### Requests
**A)** Which functions in the Unicode conversion reference return UCS2 *? Give each one's full signature so the overloads can be told apart.
**B)** Carry the Unicode conversion reference forward from its last line, keeping its style.

### Page extract
::::
UCS2 * ToUc (UCS2 *buffer, const char *source, int length)

converts an char stream to an UCS2 stream.

UCS2 * ToUc (UCS2 *buffer, const UCS4 *source, int length=-1)

converts an uc4 character stream to an UCS2 stream.

UCS2 * ToUc (UCS2 *buffer, const wchar_t *source, int length=-1)

converts a wchar character stream to an UCS2 stream.

UCS2 * utf8ToUc (UCS2 *buffer, const char *source, int length=-1)

Convert an UTF-8 stream into Unicode UCS2.

UCS2 toChar (const char *begin, const char *end)

int uc2Length (const UCS2 *ch)

int ToUtf8 (byte *it, const size_t max, const UCS2 *ucbegin, const size_t len)

Writes the given Unicode character range into a char buffer range.

size_t stringLength (const char *str)

size_t stringLength (const UCS2 *str)

size_t stringLength (const UCS4 *str)

template<typename ToCharType , typename FromCharType >

ToCharType * convertTo (ToCharType *buffer, const FromCharType *source, int length=-1)

Variables

UCS2 decompositionMap []

Decomposition sequences.

UnicodeInfo UnicodeTable []

This table is generated from "UnicodeData.txt" by means of mkUnicodeTable.pl.
::::
### Supplied records

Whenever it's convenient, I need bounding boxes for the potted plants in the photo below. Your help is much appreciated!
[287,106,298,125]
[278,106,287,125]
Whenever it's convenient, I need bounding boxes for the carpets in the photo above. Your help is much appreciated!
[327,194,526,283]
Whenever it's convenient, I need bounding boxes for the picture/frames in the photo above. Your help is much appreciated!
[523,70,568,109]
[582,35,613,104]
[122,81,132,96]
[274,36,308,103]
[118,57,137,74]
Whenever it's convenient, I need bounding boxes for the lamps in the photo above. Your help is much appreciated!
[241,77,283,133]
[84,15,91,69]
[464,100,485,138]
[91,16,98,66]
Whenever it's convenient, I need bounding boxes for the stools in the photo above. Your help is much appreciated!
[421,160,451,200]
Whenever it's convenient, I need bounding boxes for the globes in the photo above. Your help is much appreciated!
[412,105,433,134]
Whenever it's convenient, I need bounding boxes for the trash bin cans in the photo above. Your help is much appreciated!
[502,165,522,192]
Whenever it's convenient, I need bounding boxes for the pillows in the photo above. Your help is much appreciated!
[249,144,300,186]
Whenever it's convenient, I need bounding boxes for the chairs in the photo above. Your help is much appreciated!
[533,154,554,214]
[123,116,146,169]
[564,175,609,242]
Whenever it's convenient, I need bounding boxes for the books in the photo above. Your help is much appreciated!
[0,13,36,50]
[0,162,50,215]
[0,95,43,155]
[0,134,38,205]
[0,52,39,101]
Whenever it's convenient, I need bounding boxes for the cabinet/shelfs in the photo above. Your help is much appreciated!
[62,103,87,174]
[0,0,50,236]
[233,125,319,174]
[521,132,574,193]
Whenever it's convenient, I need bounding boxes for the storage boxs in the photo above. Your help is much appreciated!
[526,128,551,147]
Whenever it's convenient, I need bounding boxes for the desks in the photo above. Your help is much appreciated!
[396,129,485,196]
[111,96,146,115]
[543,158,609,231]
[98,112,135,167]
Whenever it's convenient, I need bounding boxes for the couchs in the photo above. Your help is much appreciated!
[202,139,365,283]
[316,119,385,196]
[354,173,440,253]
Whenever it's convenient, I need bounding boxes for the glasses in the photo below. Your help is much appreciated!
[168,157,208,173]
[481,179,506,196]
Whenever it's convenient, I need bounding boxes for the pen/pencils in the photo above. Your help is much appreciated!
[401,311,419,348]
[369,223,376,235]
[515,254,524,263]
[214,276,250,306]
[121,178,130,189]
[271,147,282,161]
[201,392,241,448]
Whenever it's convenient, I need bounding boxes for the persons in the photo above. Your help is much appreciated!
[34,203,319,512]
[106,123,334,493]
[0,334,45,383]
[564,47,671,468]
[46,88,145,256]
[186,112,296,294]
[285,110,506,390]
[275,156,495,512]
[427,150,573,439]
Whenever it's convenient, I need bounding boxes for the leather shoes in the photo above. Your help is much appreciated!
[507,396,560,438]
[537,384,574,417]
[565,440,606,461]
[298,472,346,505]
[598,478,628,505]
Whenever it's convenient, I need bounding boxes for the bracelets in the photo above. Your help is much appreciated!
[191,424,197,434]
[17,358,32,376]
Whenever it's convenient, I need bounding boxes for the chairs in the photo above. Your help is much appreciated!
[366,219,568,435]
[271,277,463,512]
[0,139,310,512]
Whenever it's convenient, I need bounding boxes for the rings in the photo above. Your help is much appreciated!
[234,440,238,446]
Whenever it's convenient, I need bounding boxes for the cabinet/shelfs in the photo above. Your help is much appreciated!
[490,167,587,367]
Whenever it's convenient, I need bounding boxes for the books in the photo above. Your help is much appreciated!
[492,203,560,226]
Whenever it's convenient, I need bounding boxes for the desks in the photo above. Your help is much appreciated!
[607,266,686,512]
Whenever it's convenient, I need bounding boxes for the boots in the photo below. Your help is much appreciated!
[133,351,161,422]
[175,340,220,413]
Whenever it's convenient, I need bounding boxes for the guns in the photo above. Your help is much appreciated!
::::
### The answers
**A)**
UCS2 * ToUc (UCS2 *buffer, const char *source, int length)
UCS2 * ToUc (UCS2 *buffer, const UCS4 *source, int length=-1)
UCS2 * ToUc (UCS2 *buffer, const wchar_t *source, int length=-1)
UCS2 * utf8ToUc (UCS2 *buffer, const char *source, int length=-1)

**B)**
BlockInfo BlockTable []

Detailed Description

Utilities to handle UTF-8 strings.

Enumeration Type Documentation

enum Tanl::Text::Unicode::Masks

See also:: http://www.unicode.org/Public/3.1-Update/UnicodeData-3.1.0.html

Category Flags

Lu Letter, Uppercase Ll Letter, Lowercase Lt Letter, Titlecase Lm Letter, Modifier Lo Letter, Other Mn Mark, Non-Spacing Mc Mark, Spacing Combining Me Mark, Enclosing Nd Number, Decimal Digit Nl Number, Letter No Number, Other Pc Punctuation, Connector Pd Punctuation, Dash Ps Punctuation, Open Pe Punctuation, Close Pi Punctuation, Initial quote Pf Punctuation, Final quote Po Punctuation, Other Sm Symbol, Math Sc Symbol, Currency Sk Symbol, Modifier So Symbol, Other Zs Separator, Space Zl Separator, Line Zp Separator, Paragraph Cc Other, Control Cf Other, Format Cs Other, Surrogate Co Other, Private Use Cn Other, Not Assigned

Definition at line 71 of file Unicode.h.

Function Documentation

UCS2 * Tanl::Text::Unicode::ToUc	(	UCS2 *	buffer,
		const wchar_t *	source,
		int	length = `-1`
	)

converts a wchar character stream to an UCS2 stream.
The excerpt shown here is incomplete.